なんだか双方の話しを聞いていると、どちらにも一理あり、なるほど、なるほど、とただ頷いてばかりである。これは悪いことではなく、むしろそれだけ僕らが真剣にこの映画に対して取り組んでいるのだという実感である。But!時間がない。ああ、あまりにも時間がない!
そこで担任の先生が尿結石の為に欠席だというホームルームの時間を利用して僕ら生徒だけでこの二つの意見について話し合ってみた。
その結果、様々な意見が出てくる出てくる。取りあえず、下にまとめてみた。
@ ・ 画面が重くなり、一人でも休むと四十人の映画じゃなくなる。
・脚本が本当に四十人で書けるなら別にいいけど。
・映画として辻褄のあわないシーンがでてくるよ。
・確かに四十人の方が楽しそうだけど、映像的には解りづらい。
・みんなが映画に出たいわけではないから、エキストラでもいいと思う。
・二十人の方が、まとまりがある。
・俺はエキストラがやりたいぜ
A ・ 20人の映画だとクラスの映画じゃなくなるぜ。
・20人だと一体感がないじゃん。
・20人がスケジュールに併せて来る保証もないじゃない
・学校に来られない子にエキストラはあんまりだ。
会議は実にもめた。みんな映画を成功させるというひとつの目的のために主張する。出席していた全員が意見を言い合った。正直、黒板に意見をまとめている最中、クラスがひとつにまとまっていくのを感じた。意見は分かれているのだけれど、みんな願っていることは一つだ。

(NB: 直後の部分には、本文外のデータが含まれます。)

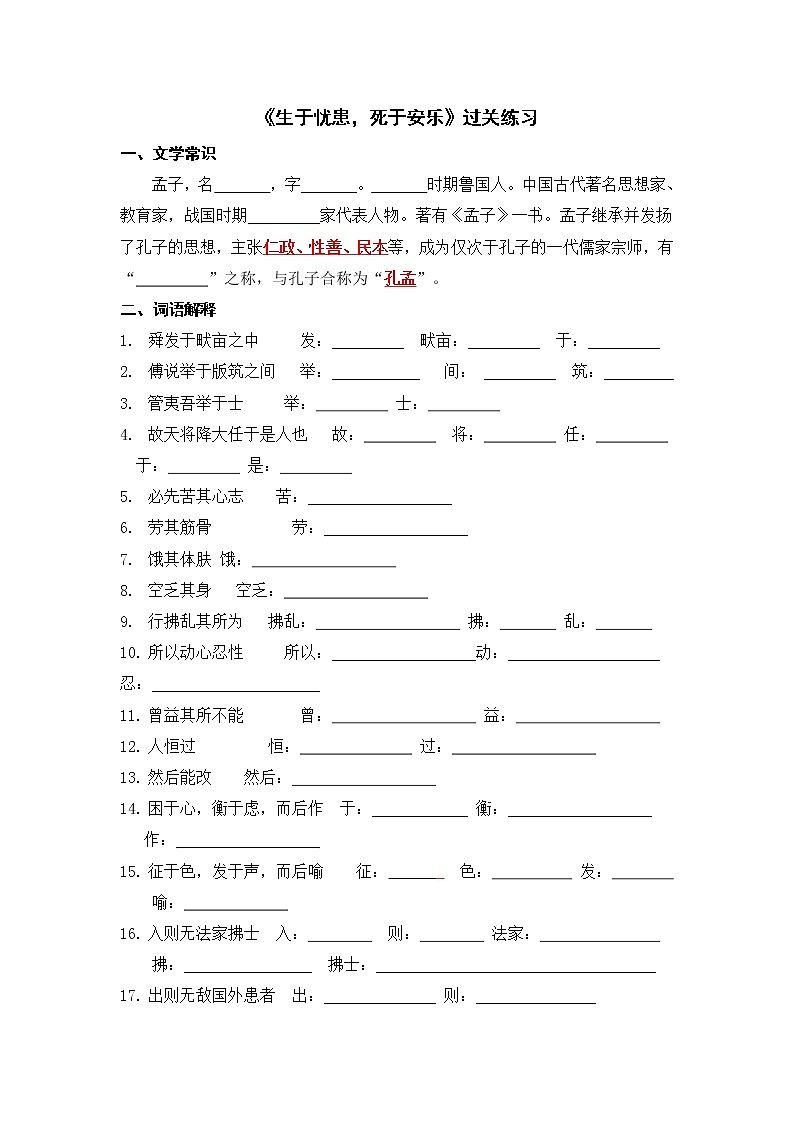 文言文之《生于忧患,死于安乐》 过关练习-2021-2022学年人教部编版八年级语文上册第1页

最終的に@的な考え方は0人になった。これはクラスの話し合いには珍しい現象である。普通、どんなに片方が説得して意見をつぶそうとしてもなかなか決着はつかず、最終的には多数決になる。文化祭の企画や映画の内容についての話し合いでもそうだった。けれど、最後には@の考え方をする人はクラスからいなくなった。
僕は話し合いを見ていて決め手になったと思われるAの意見を取り上げてみた。
それは、
・休んでいる子が来ないからスケジュール的に無理、ではなくて、来 てもらう努力をする!
・休んでいる子が来やすい環境を作ろうぜ!
という意見である。この二つの意見が全ての様な気がする。普段、学校に来られない子に対して僕らが出来ること。来られない子がいるという前提で映画を作るよりも、来られる環境を作って、一日でも来てもらう、その意気込みで映画を作った方が絶対に気持ちいい。学校に来られない子は実際、今、こうして僕らが話し合いをしているときでも、家にいて、ご飯を食べたり、本を読んだり、悩んだり、考え事をしているのだ。何故学校に来られない理由を学校に来られない子達に押しつけてばかりいられるのだろうか(嫌、いられない!)僕らは何か彼らの為にできることはないのだろうか。
その疑問の果てにでた答えがこれである。もう一度繰り返す。
・休んでいる子が来やすい環境を作ろうぜ!
僕らは『映画の質』よりも『クラスの質』、『思い出の質』で、この大きな、あまりに大きな、『イジメ』という問題に立ち向かって行かなければならない。問題は山積みである。まだ撮影を始めていないし、イジメについての話し合いも滞っている。しかも、担任は尿結石・・・。けれど、悲観は決してしていない。今日の話し合い、クラスの全員が、学校に来られない子も巻き込んで、ひとつになろう、という意気込みがある限り、僕らの映画が失敗するわけがないじゃないか!。